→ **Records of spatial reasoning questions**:

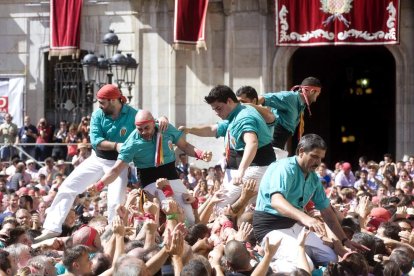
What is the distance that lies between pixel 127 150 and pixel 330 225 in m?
3.08

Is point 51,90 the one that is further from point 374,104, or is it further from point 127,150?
point 127,150

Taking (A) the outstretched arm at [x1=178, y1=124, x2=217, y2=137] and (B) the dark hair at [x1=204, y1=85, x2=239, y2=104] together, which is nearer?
(B) the dark hair at [x1=204, y1=85, x2=239, y2=104]

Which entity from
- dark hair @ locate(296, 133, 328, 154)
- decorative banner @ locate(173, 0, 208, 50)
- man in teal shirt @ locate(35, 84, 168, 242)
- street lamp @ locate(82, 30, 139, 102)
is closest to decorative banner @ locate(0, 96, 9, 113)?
decorative banner @ locate(173, 0, 208, 50)

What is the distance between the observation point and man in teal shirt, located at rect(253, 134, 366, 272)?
1070 centimetres

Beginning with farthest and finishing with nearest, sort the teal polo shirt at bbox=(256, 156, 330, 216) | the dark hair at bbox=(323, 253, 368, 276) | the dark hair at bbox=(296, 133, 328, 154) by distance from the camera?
the teal polo shirt at bbox=(256, 156, 330, 216), the dark hair at bbox=(296, 133, 328, 154), the dark hair at bbox=(323, 253, 368, 276)

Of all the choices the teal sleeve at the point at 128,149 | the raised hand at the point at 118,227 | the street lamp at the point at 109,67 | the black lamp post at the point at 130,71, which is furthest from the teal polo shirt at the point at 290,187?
the black lamp post at the point at 130,71

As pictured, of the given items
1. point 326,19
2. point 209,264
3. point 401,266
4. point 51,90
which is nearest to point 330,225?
point 401,266

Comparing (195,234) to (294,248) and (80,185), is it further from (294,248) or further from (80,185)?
(80,185)

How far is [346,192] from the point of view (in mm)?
19469

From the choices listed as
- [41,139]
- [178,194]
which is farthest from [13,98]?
[178,194]

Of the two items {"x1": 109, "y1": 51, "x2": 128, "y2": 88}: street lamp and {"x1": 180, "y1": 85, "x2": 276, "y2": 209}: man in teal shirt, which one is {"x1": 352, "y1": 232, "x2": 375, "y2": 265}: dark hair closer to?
{"x1": 180, "y1": 85, "x2": 276, "y2": 209}: man in teal shirt

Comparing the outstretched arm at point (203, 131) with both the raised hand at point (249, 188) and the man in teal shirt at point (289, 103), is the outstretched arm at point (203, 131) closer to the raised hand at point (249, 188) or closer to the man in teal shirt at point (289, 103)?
the man in teal shirt at point (289, 103)

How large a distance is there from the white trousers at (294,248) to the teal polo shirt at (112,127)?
11.8ft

→ **Problem statement**:
Can you duplicate all of the entries above line for line, without changing anything and leaving out the pictures?

→ **Solution below**:
What is the distance that lies between pixel 127 150 and pixel 330 225 in m?
3.08

Is point 51,90 the one that is further from point 374,104, or is it further from point 127,150?
point 127,150

Taking (A) the outstretched arm at [x1=178, y1=124, x2=217, y2=137] and (B) the dark hair at [x1=204, y1=85, x2=239, y2=104] together, which is nearer?
(B) the dark hair at [x1=204, y1=85, x2=239, y2=104]

Which entity from
- dark hair @ locate(296, 133, 328, 154)
- decorative banner @ locate(173, 0, 208, 50)
- man in teal shirt @ locate(35, 84, 168, 242)
- street lamp @ locate(82, 30, 139, 102)
is closest to decorative banner @ locate(0, 96, 9, 113)?
decorative banner @ locate(173, 0, 208, 50)

What is the distance between the observation point and man in teal shirt, located at rect(253, 134, 366, 272)?
1070 centimetres

Beginning with farthest and finishing with nearest, sort the teal polo shirt at bbox=(256, 156, 330, 216) | the dark hair at bbox=(323, 253, 368, 276) | the dark hair at bbox=(296, 133, 328, 154) by distance from the camera?
the teal polo shirt at bbox=(256, 156, 330, 216), the dark hair at bbox=(296, 133, 328, 154), the dark hair at bbox=(323, 253, 368, 276)

Of all the choices the teal sleeve at the point at 128,149 | the raised hand at the point at 118,227 | the street lamp at the point at 109,67 | the black lamp post at the point at 130,71, which is furthest from the teal polo shirt at the point at 290,187?
the black lamp post at the point at 130,71

As pictured, of the given items
1. point 326,19
2. point 209,264
3. point 401,266
4. point 51,90
which is nearest to point 330,225?
point 401,266

Comparing (195,234) to (294,248) and (80,185), is it further from (294,248) or further from (80,185)?
(80,185)

How far is [346,192] from the point of view (in mm)?
19469

From the choices listed as
- [41,139]
- [178,194]
which is farthest from [13,98]?
[178,194]

Of the two items {"x1": 109, "y1": 51, "x2": 128, "y2": 88}: street lamp and {"x1": 180, "y1": 85, "x2": 276, "y2": 209}: man in teal shirt, which one is {"x1": 352, "y1": 232, "x2": 375, "y2": 265}: dark hair closer to?
{"x1": 180, "y1": 85, "x2": 276, "y2": 209}: man in teal shirt

Comparing the outstretched arm at point (203, 131) with both the raised hand at point (249, 188) and the man in teal shirt at point (289, 103), is the outstretched arm at point (203, 131) closer to the raised hand at point (249, 188) or closer to the man in teal shirt at point (289, 103)?
the man in teal shirt at point (289, 103)

How large a distance is there from the white trousers at (294,248) to the teal polo shirt at (112,127)?
11.8ft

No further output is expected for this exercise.